Da convinto democratico, Asproni individuava nel parlamento uno «spazio di libertà» che era messo a disposizione dallo stato costituzionale, all’interno del quale era possibile lavorare per accrescere la libertà stessa. In quest’ottica, Asproni riconosceva nella libertà non una condizione di «tutto o nulla», ma anzi un valore che andava conquistato gradualmente. Ciò non toglie che ancora nel periodo preunitario Asproni si identificasse con il movimento mazziniano, benché con il biennio 1848-49 le rivoluzioni europee avessero ormai esaurito la loro forza propulsiva.
Nel decennio preunitario, il principale obbiettivo del deputato Asproni fu l’indipendenza, e il suo pensiero, in sintonia con Mazzini, venne costantemente rivolto a una mobilitazione democratica. L’indole antipiemontese e la dura condanna per gli eccessi e gli abusi negli interventi repressivi in Sardegna tra il 1852 e il 1855 a Sassari, Tempio e Oschiri non gli fecero perdere di vista il vero strumento di affrancamento dall’antico regime, lo Statuto.
Il decennio successivo, fino al 1870, vide il deputato bittese in grande fermento per il completamento dell’Unità.

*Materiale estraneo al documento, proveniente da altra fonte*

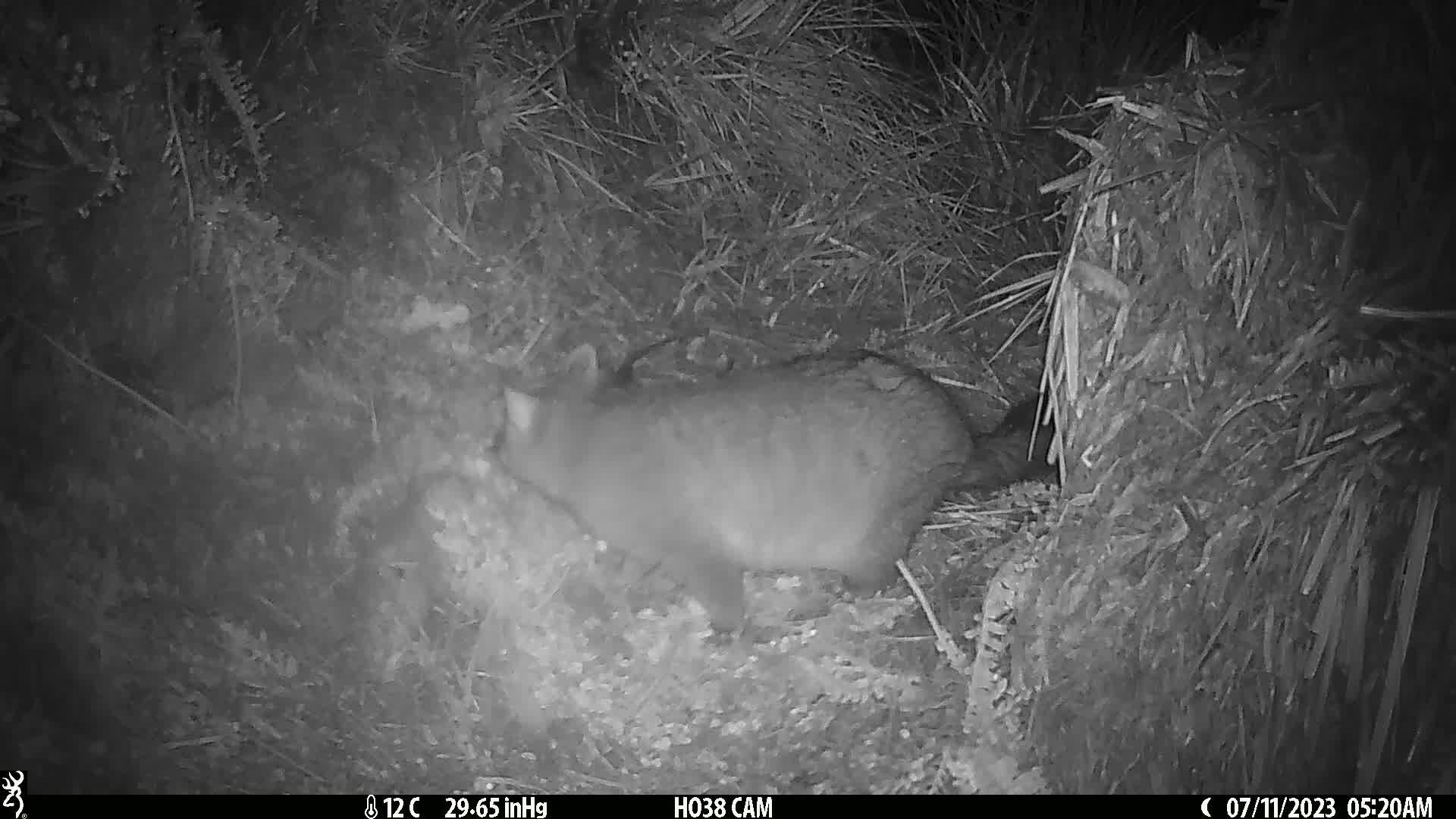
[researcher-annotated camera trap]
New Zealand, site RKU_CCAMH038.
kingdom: Animalia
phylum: Chordata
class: Mammalia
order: Diprotodontia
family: Phalangeridae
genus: Trichosurus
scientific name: Trichosurus vulpecula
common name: common brushtail possum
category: possum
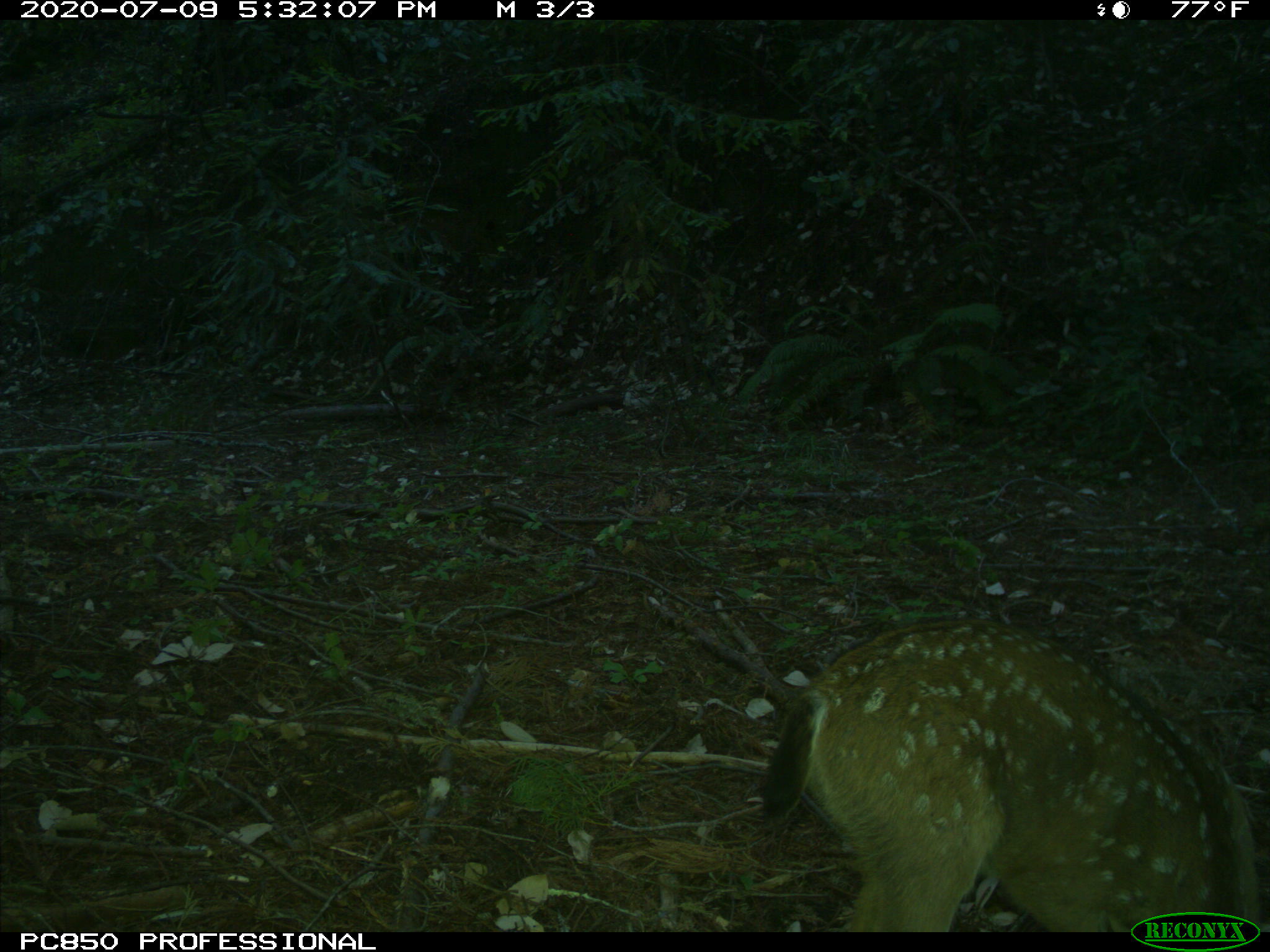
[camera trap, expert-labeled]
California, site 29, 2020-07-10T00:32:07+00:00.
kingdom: Animalia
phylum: Chordata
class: Mammalia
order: Artiodactyla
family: Cervidae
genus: Odocoileus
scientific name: Odocoileus hemionus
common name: mule deer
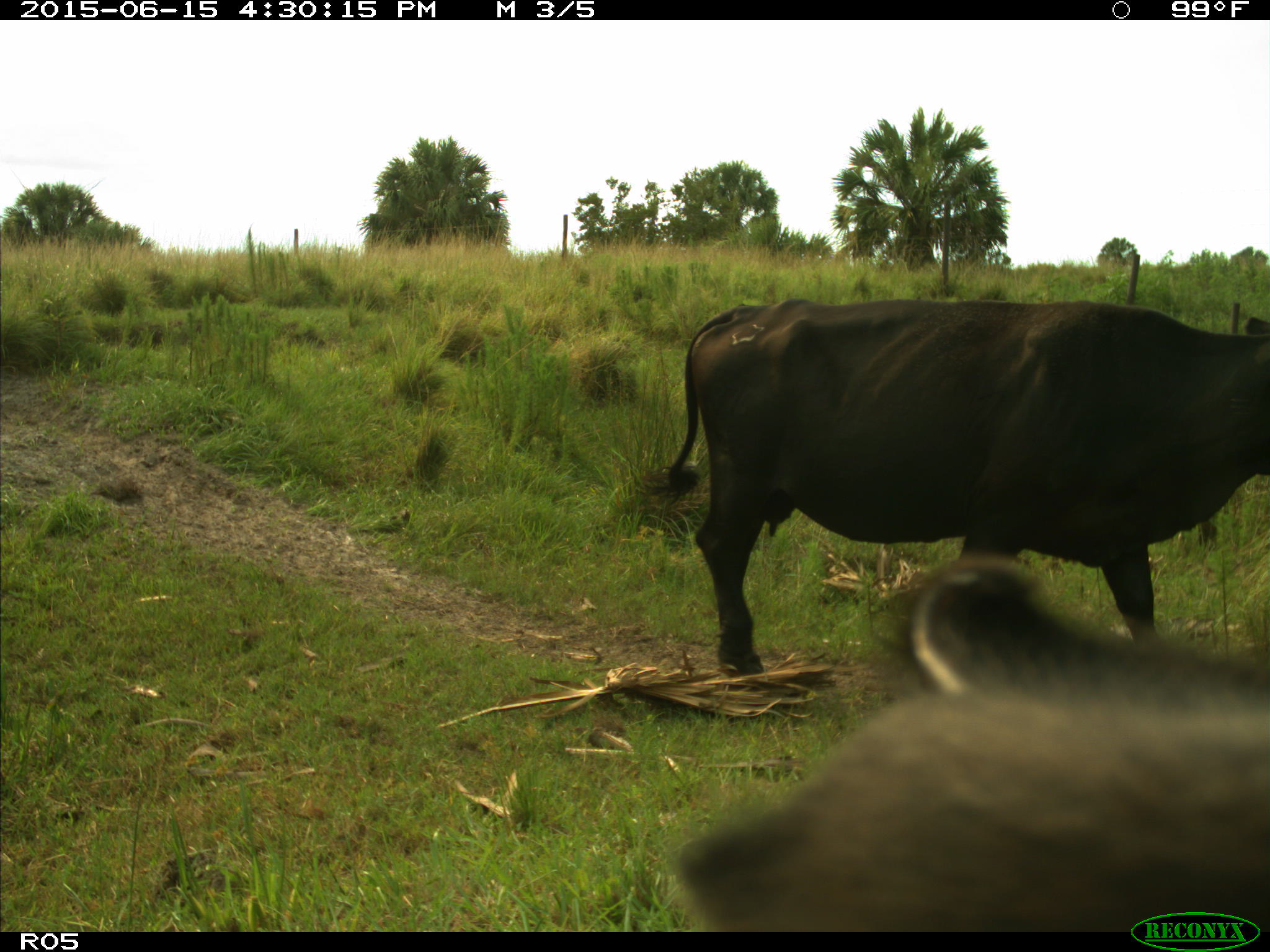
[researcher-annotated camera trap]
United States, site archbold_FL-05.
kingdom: Animalia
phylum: Chordata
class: Mammalia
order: Artiodactyla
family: Bovidae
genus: Bos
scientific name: Bos taurus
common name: domestic cow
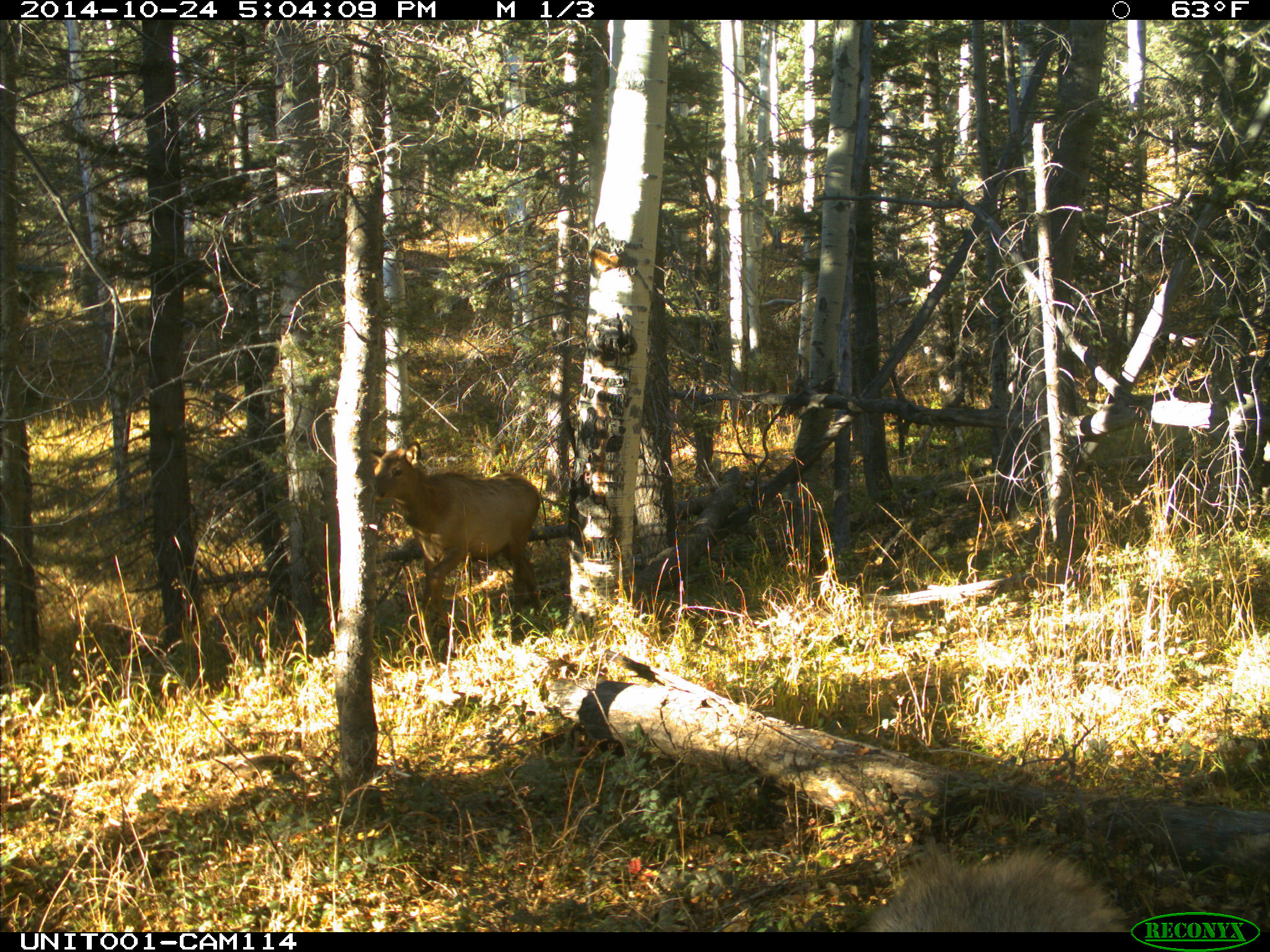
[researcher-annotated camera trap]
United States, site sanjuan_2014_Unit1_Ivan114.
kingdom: Animalia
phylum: Chordata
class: Mammalia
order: Artiodactyla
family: Cervidae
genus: Cervus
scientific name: Cervus elaphus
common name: red deer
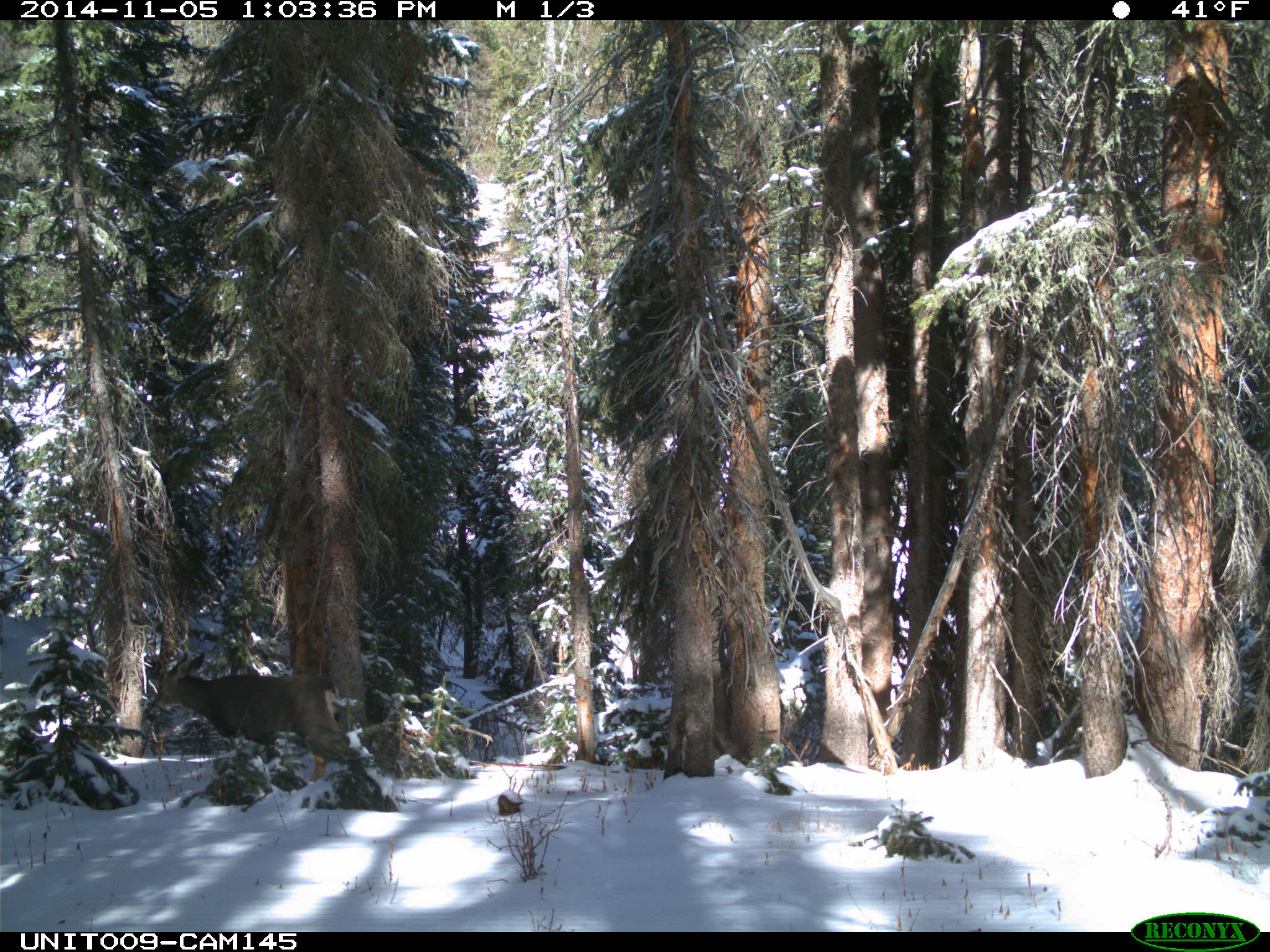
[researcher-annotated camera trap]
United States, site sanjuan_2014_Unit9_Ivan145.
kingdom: Animalia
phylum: Chordata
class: Mammalia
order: Artiodactyla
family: Cervidae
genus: Odocoileus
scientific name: Odocoileus hemionus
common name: mule deer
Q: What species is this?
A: Odocoileus hemionus (mule deer).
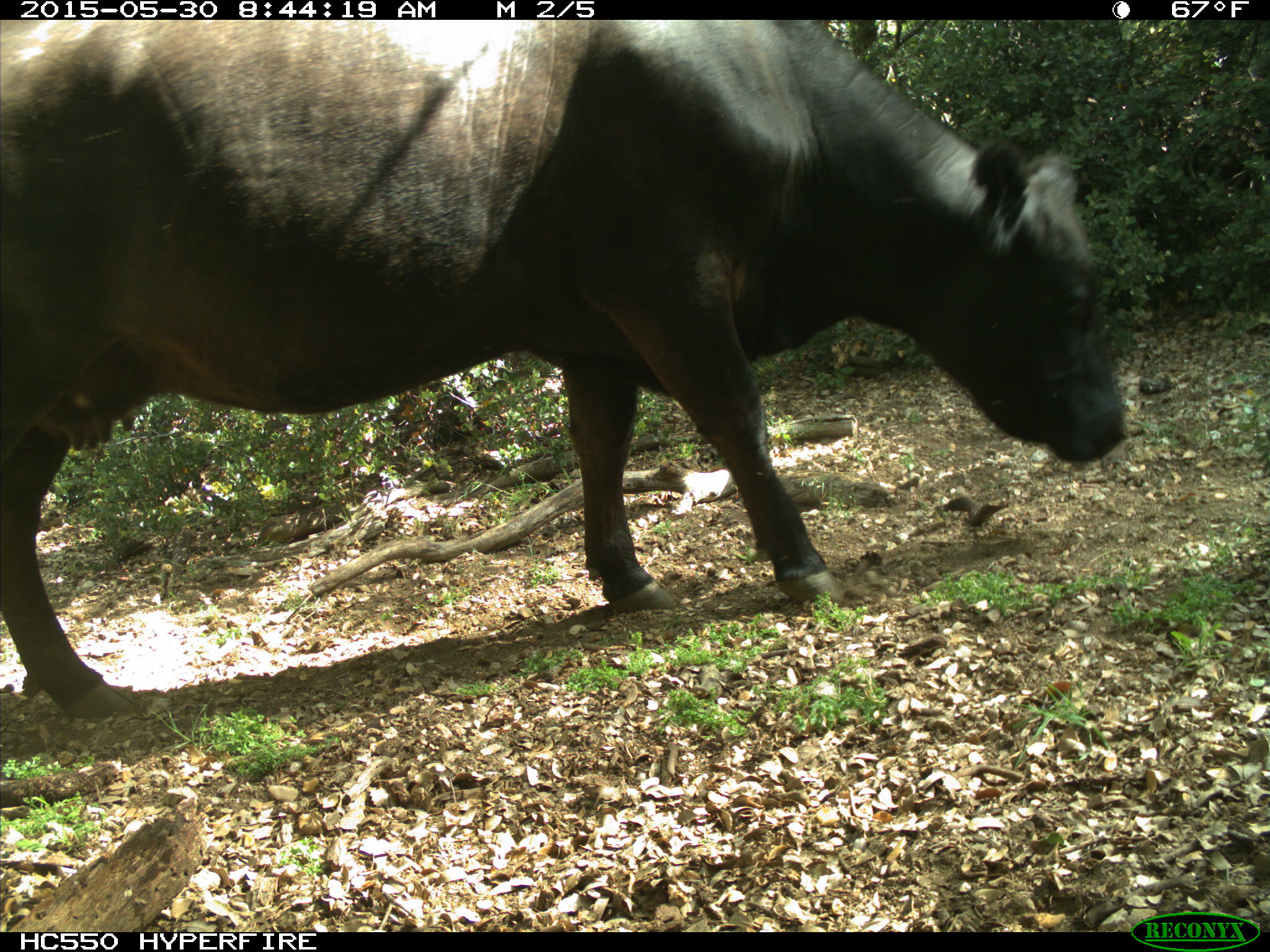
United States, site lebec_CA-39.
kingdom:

Per certi versi egli subordinò la questione sarda a quella nazionale per la conquista di Roma capitale; non perse di vista le condizioni dell’isola, ma era convinto che senza una completa unificazione non sarebbe stato possibile un confronto sulle problematiche regionali, e dunque sarde.
In questa fase rimase determinato nel sostenere l’opportunità di un moto per arrivare a Roma, appoggiando le iniziative garibaldine del 1862 e del 1867.
Contemporaneamente all’intensa attività parlamentare, Asproni non smise mai di scrivere sui giornali democratici, nel già citato Il Pensiero Italiano di Genova, nel Il Popolo di Cagliari; nel 1850 era stato invitato da Bofferio a collaborare con La Voce della Libertà di Torino, poi ancora dal 1850 al 1860 collaborò con i giornali democratici Il Diritto e L’Italia del Popolo.
Prestò aiuto reale e attenzione politica alla spedizione di Garibaldi, partì da Genova per raggiungere i primi di agosto del 1860 Garibaldi a Palermo, dove entrò in contatto con Crispi ed esponenti democratici meridionali, come Friscia e Nicotera, per poi seguire Garibaldi a Napoli.
La situazione politica meridionale attirò così l’attenzione di Asproni che tra il 1863 e il 1867 fu collaboratore de Il Dovere e nel 1864 fu chiamato dal Nicotera a dirigere Il Popolo d’Italia a Napoli, giornale dell’Associazione Unitaria Nazionale, per poi arrivare al Pungolo di Napoli.
Negli anni 1863-67 fu intensa la sua attività in seno al movimento operaio. Nell’ottobre 1863 partecipò al X congresso delle società operaie a Parma, dove, approvato il suggerimento di Mazzini di costituire un’unica federazione nazionale delle associazioni, fu chiamato a far parte della nuova commissione permanente con sede a Genova e fu eletto nella commissione di studio sulla possibilità di attuare una banca operaia.
Nella serie di articoli che pubblicò allora su Il Dovere, dal titolo «Il Congresso degli operai italiani», conferma l’appartenenza alla stessa linea politica di Mazzini: manifesta quindi la necessità di politicizzare le società operaie, in quanto la rivendicazione di miglioramenti economici implica un atto politico; la necessità dell’educazione e istruzione, intese soprattutto in senso morale.
Dell’attività parlamentare degli ultimi anni è importante ricordare il progetto in cui proponeva che tutti i culti religiosi fossero liberi e rispettati e nessuno poteva essene impedito nell’esercizio se non attentava contro le leggi, né obbligato a contribuire a spese per alcun culto, mentre enti ecclesiastici o annessi al culto erano soppressi, e i loro beni incamerati a favore dei Comuni con obbligo per questi di alienarli; e il suo ultimo discorso dedicato al progetto di costruzione di linee ferroviarie in Sardegna.
Asproni muore a Roma il 30 aprile 1876.